In these exercises, you will use some of the functions from the tidyr package to make datasets tidy.

In several of our exercises (incl. this one), we will use data on global life expectancy from Gapminder and the Titanic dataset from Kaggle. In addition, for one of the exercises on tidy data, we will use an excerpt from NationMaster data on murder and intentional homicide for 2010.

First of all, copy, paste, and rund the following code in(to) your R script to load/create the datasets we will use in these exercises.

library(tidyverse)

gap_life <- read_csv("../data/gapminder/life_expectancy_years.csv")
titanic <- read_csv("../data/titanic/titanic.csv")

crime <- tibble(country = rep(c("Germany", "Brazil", "Norway"), 2),
                  crime = c(rep("murders", 3), rep("intentional homicide rate", 3)),
                  year = 2010,
                  value = c(690, 40974, 29, 0.84, 27, 0.68))

1

Have a look at the gap_life dataset. What do you notice?

2

Transform the gap_life dataset into a sensible long format.

You should gather the years into one column/variable. If you are unsure about the arguments of a function, you can always consult the help files by typing (and running) a ? directly followed by the function name (e.g., ?glimpse). NB: This only works if you have previously loaded the package that includes the function.

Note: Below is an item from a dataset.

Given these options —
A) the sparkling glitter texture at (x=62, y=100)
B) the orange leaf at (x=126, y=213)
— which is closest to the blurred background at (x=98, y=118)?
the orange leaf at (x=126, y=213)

Be aware that there is one column in the dataset that you do not want to gather. You can specify this by adding -variable_name as the second argument (or first if you use pipes) to the gather() function.

3

Have a look at the crime dataset. What do you notice?

4

Tidy the crime dataset, so that there is only one observation/row for each country.
You should spread() the crime variable.

5

Split the Name variable in the titanic dataset into two variables: one that contains only the last name, and one that contains the first name(s) plus title (Mr., Mrs., Dr., etc.).
When looking at the Name variable in the titanic dataset you should notice that the last name is separated from the rest of the name by a comma plus a space.